Extracted material:

*** Begin section ***

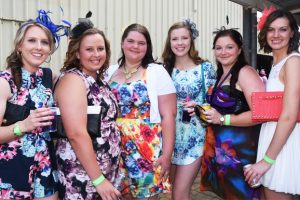Colourful Racing At Wondai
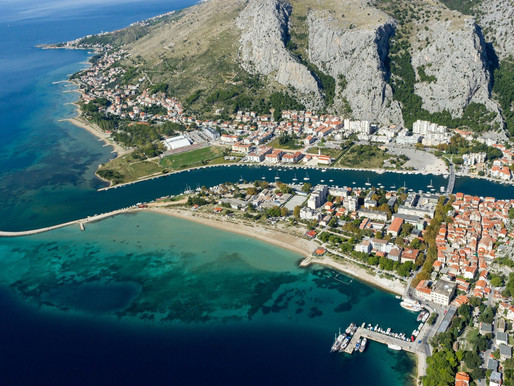 How to travel from Split to Omis?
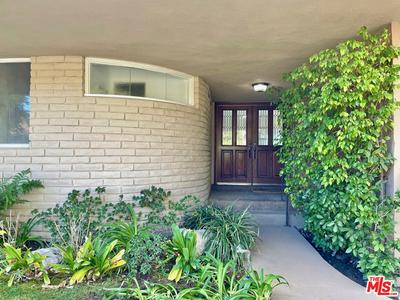 829 GLENMERE WAY, Los Angeles, CA 90049 - Photo 2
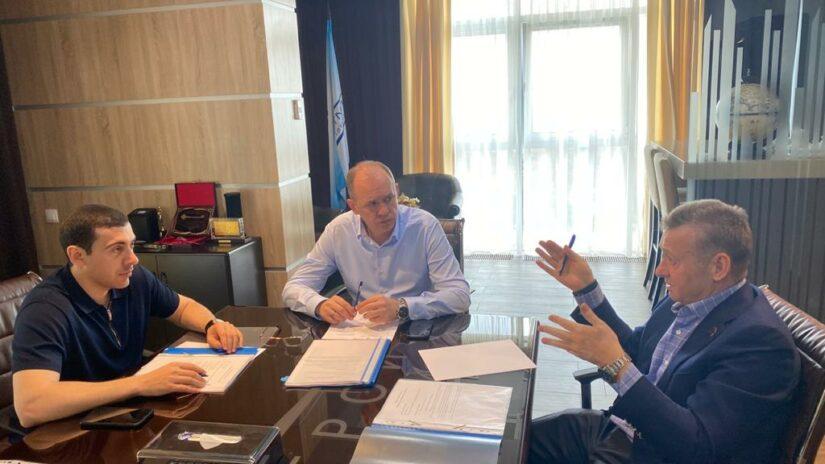 Депутаты Городского Собрания Сочи Глазырин, Обухович и Торосян провели плановую рабочую встречу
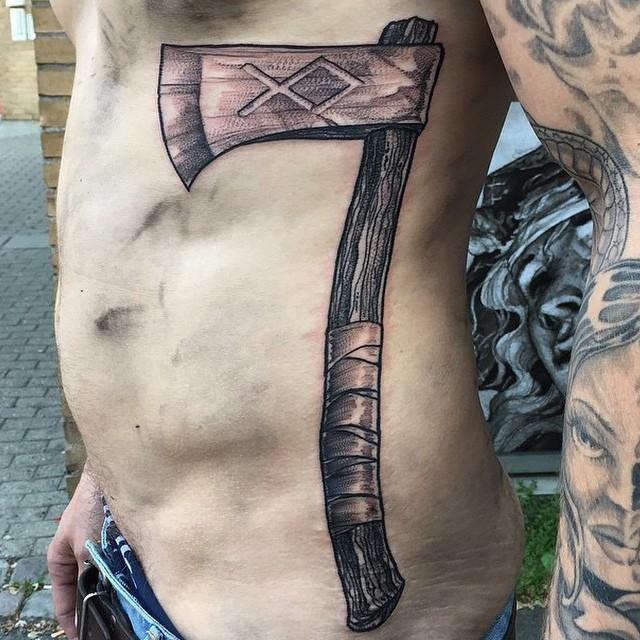 Татуировки с Рунами (подборка фото) - Страница 11 Axe-ta11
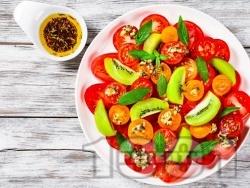 Салата от чери домати, киви и мента с дресинг от сирене бри и зехтин - снимка на рецептата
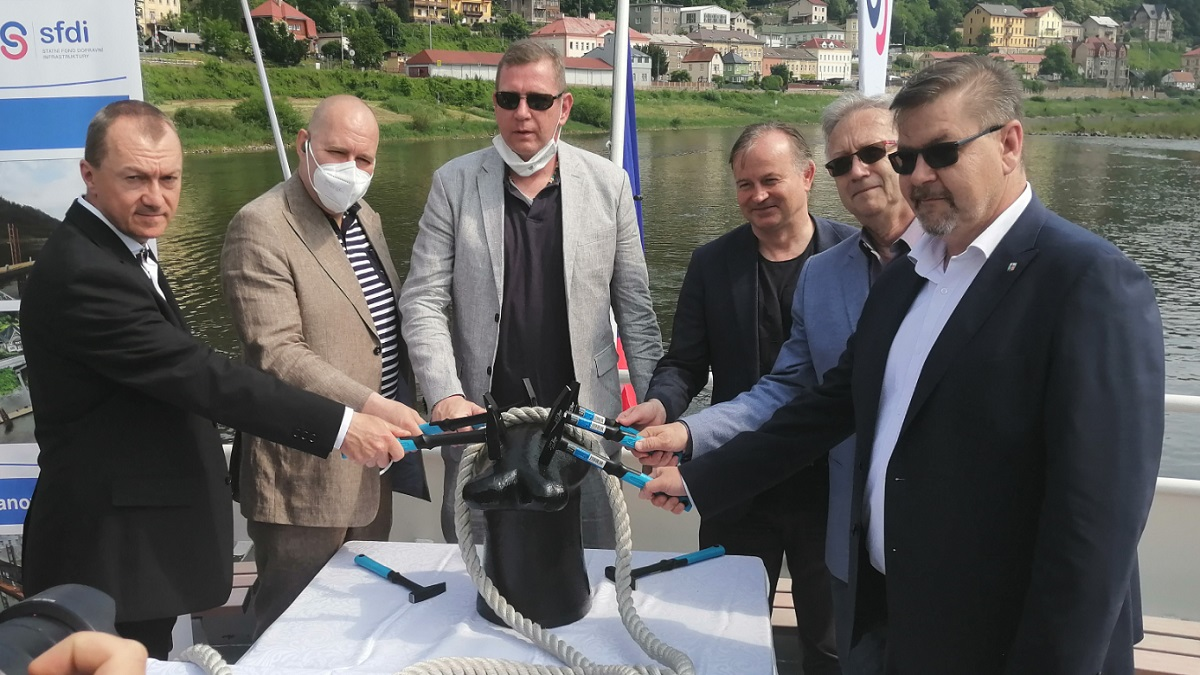 Z jedné řeky načisto. ŘVC otevřelo vývaziště ve Hřensku a zahájilo stavbu v Děčíně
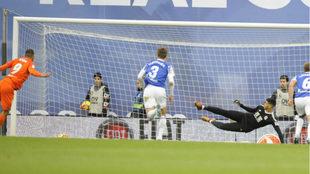 Borja Bastón marca ante le Real el 0-1, de penalti.
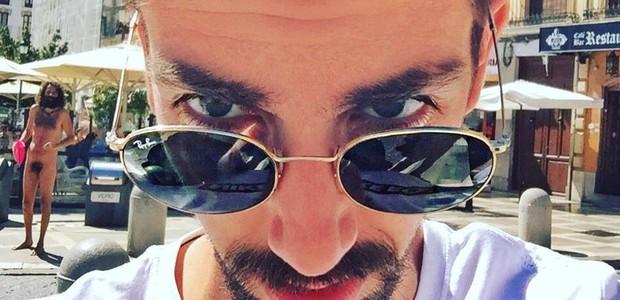 Isaac Cuenca em selfie  (Foto: reprodução/twitter)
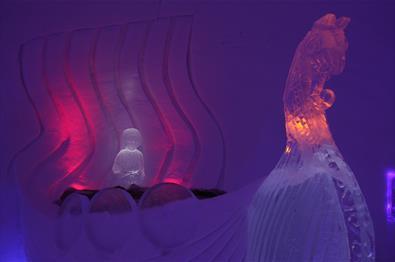Is-skulpturer inne i Hunderfossen Snøhotell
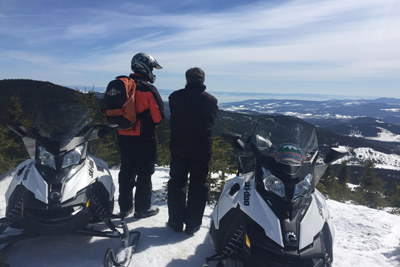 Top Location Motoneiges Charlevoix - 2-hour snowmobile, massage, spa, snowshoe Passport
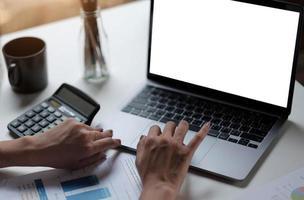 kvinnor som använder bärbar dator som arbetar hemma foto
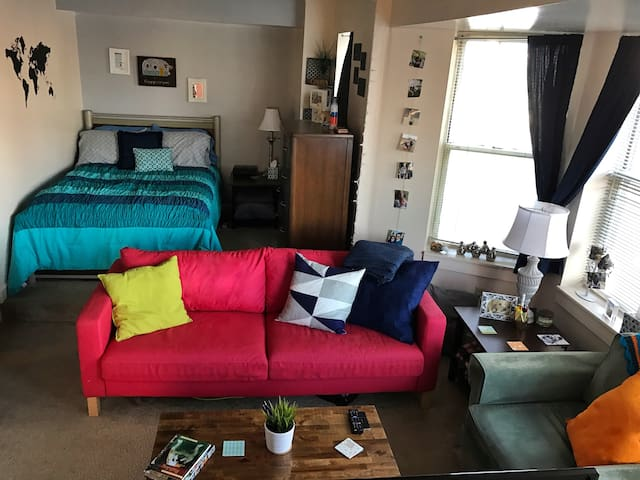 Eclectic Downtown Studio with Parking - Indianapolis - Wohnung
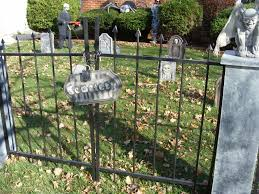 Halloween Cemetery Fence Diy by Halloween Cemetery Fence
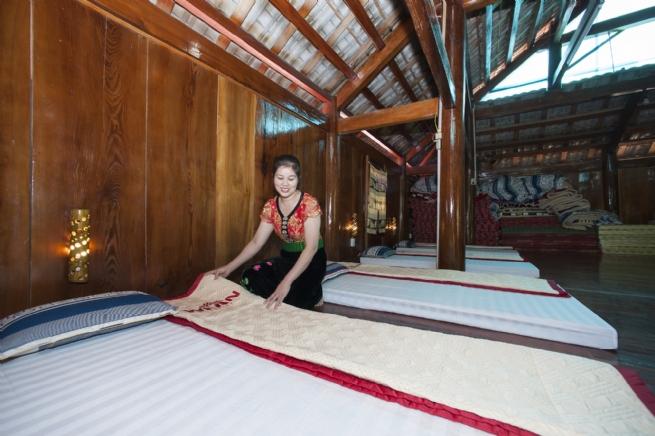 Những phụ nữ dân tộc thiểu số mạnh dạn làm du lịch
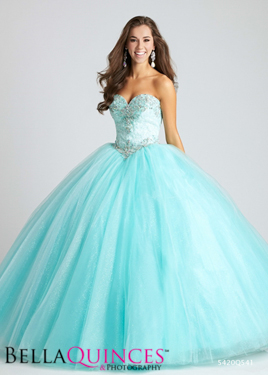 allure Q541F Aqua bella quinces photography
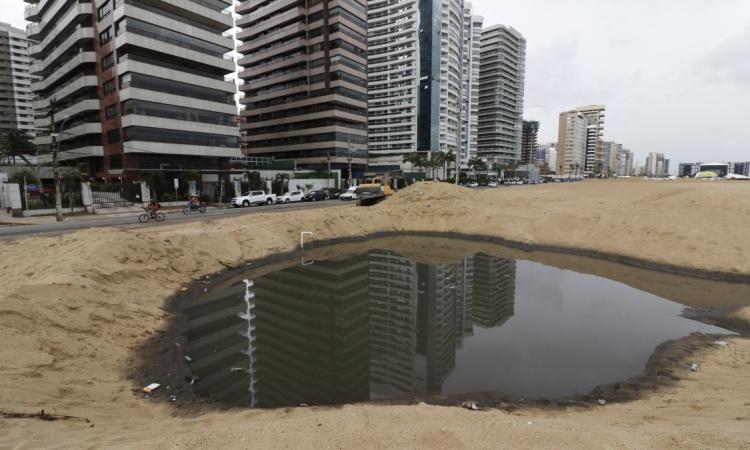 Obras das avenida Beira Mar, no bairro Meireles, com problemas de drenagem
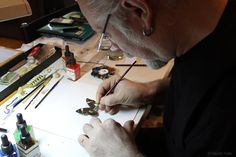 Hasan Kale, art, painting, sculpture, miniatures - He paints on every small object he finds. A needle, a seed, a butterfly wing or a lump sugar turns into a canvas in his hands.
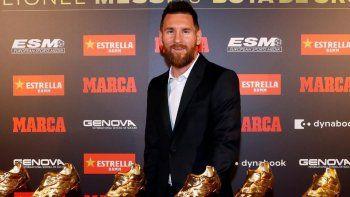 Lionel Messi posa orgulloso con sus seis Botines de Oro.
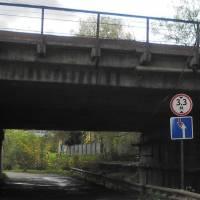 Біля залізничного мосту 2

*** End section ***

What the exercise asks:
Both the line containing "allure Q541F Aqua bella quinces photography" and the last line of the records above belong in the exact copy, along with every line between them; pictures do not.

Written answer:
 allure Q541F Aqua bella quinces photography
 Obras das avenida Beira Mar, no bairro Meireles, com problemas de drenagem
 Hasan Kale, art, painting, sculpture, miniatures - He paints on every small object he finds. A needle, a seed, a butterfly wing or a lump sugar turns into a canvas in his hands.
 Lionel Messi posa orgulloso con sus seis Botines de Oro.
 Біля залізничного мосту 2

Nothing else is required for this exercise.